▸ **設問**: 下の抜粋によると、二郎さんはマラソン選手になる前、どのような仕事をしていましたか。

▸ **抜粋**:
· · · ·
大将のコーチの元にやってきた二郎さんのマラソン選手、元は、線路工事で働いていた。うまく走ることが出来ないが、ツルハシを持つと上手に走れる。
「僕が二郎さんを走らせてみる、二郎さんは右足を出すと右手がでてしまう」
「それじゃあダメだから『手とは遠い足を出しなさい』(振り)という。すると二郎さんは遠い足を探して自分の足ではない他人の足を見る(こなし)『自分の中で探しなさい』(振り)という、すると二郎さんはどこだかわからなくなる(こなし)」
ああ、自分の文章力がもどかしい。ここにコントの動画が貼り付けられれば最高だ。
つまり、このコントでは大将の振りを二郎さんがこなすことで笑いを積み重ねてゆく。この場合大事なのは、こなし役二郎さんは「何をやらされても。けっして苦にしない」ことと「素人を演じるプロで」あること。大将の振りの方は「できるだけ曖昧で的確な指示をだすこと」だと、大将は言った。
· · · ·
▸ **データ抜粋**:

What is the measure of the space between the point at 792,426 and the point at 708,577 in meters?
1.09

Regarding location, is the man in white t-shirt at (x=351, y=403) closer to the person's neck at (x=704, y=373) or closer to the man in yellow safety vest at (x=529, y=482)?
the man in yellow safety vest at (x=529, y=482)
· · · ·
▸ **解答**: 線路工事で働いていました。